On the ice at the old Broadmoor Arena in Colorado Springs, the Pioneers pulled off perhaps their most stunning “upset” in history, fiercely battling to a 4-4 tie with the powerful Soviet Union National team.

It was a Russian squad hailed by many hockey experts as being among the best teams in the world—amateur or professional, including the then-six clubs in the National Hockey League.

Basically, the Russians were professionals disguised as amateurs as they prepared for an appearance on the world stage at the 1960 Winter Olympic Games at Squaw Valley, Calif. the following winter. The majority of the men with “CCCP” on their sweat suits were members of the Soviet Army “assigned” to hockey duty in Moscow.
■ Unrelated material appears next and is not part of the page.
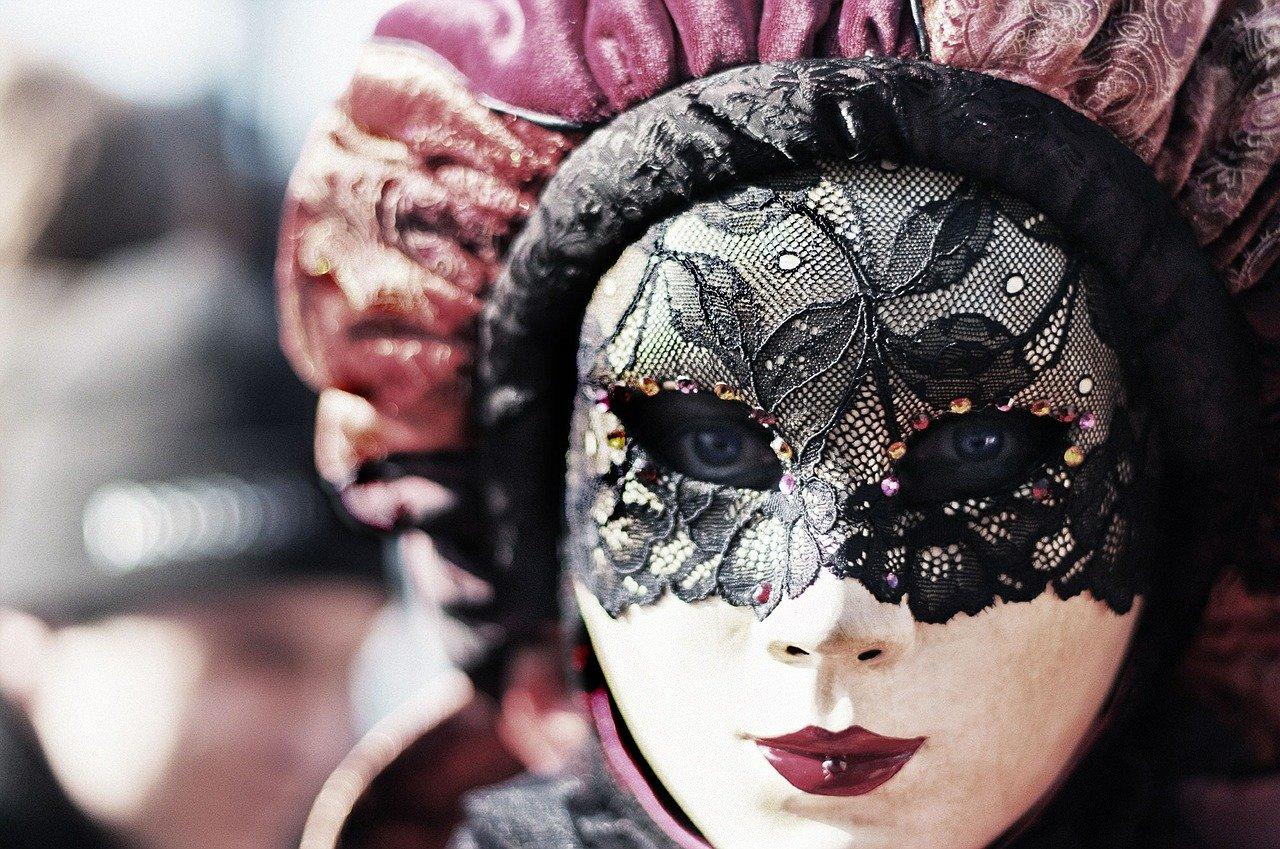 Melbourne Cup Carnival Fashion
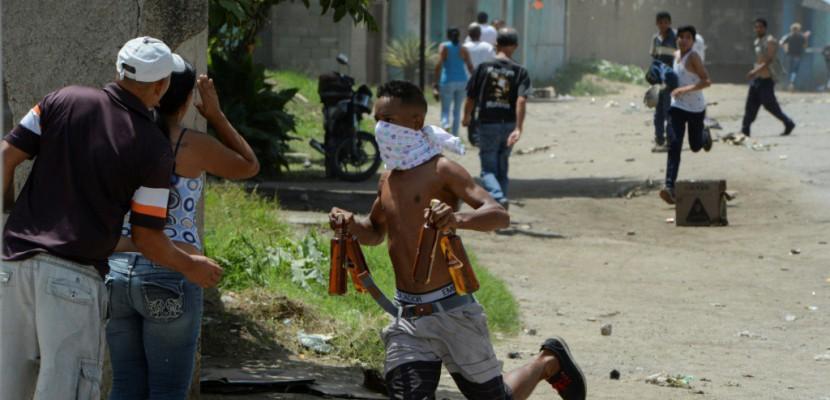 Venezuela: dans Maracay, en proie aux pillages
Officially known as the “Soviet Select” team, members were meticulously chosen and prepared for their assignment: Win gold medals at the Olympics and the World Games and thereby create a propaganda coup for the motherland at the height of the Cold War. It was an era when strict amateur rules still were applied to athletes west of the Iron Curtain—but not east.

The Russian juggernaut, which won Olympic gold in its first try in 1956, was built on three components—superb physical conditioning, on-ice discipline and a newly created style of play which featured speed, teamwork and a dazzling short passing game. Coached by Anatoly Tarasov (left), hailed as the "Father of Russian hockey, was to be inducted into the Hockey Hall of Fame many years later.
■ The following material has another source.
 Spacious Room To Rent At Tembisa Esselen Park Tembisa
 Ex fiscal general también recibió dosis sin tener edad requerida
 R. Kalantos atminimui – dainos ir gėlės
The strategy of finesse was the opposite of the physical “dump and chase” style largely deployed throughout the NHL and in Canadian amateur ranks.

(Left) DU was led by Walker, Massier & Dingwall

The Buildup
The Soviet team had never played in North America and in order to prepare for the 1960 Olympics, a nine-game exhibition tour was arranged for 1959. Games six and seven would be in Colorado Springs against Colorado College and DU, certainly good collegiate teams (DU was the defending NCAA champion) but neither seemed to be in a class with the touring defending Olympic champs.

The Russians had little trouble winning four of the first five games, but were held to a tie by the U.S. National team.

The management of the Broadmoor Hotel, headed by brothers Thayer and Russell Tutt, rolled out the proverbial red carpet for the visiting Communists. The resort hotel was no stranger to hosting major athletic events (including the first 10 NCAA hockey championships and World and U.S. Figure Skating meets), but the international significance of hosting the mighty men from Moscow pushed the Broadmoor management and staff to a new level of hospitality.

The hotel’s fleet of white Cadillac limos was dispatched to Denver to meet the Russians at Stapleton Airport and a couple of hundred people were on hand at the hotel’s front entrance when they rolled up.

As flashbulbs popped, a Broadmoor waitress, who spoke fluent Russian, welcomed the visitors and the Tutts handed out white Stetson western hats to every member of the travel party. There was polite applause. The Russians’ broad grins appeared to be genuine. They had made it to America’s Wild West.

The night before the game with Colorado College, the hotel hosted a players-only party for all three squads. No coaches, team officials or press. Security was air-tight.

My sources on the DU team said the festivities lasted well into the night and that the European visitors consumed extremely large amounts of straight vodka. Our DU lads did their share of imbibing, too, but I have been assured that their thirst was only quenched by beer made with Rocky Mountain spring water.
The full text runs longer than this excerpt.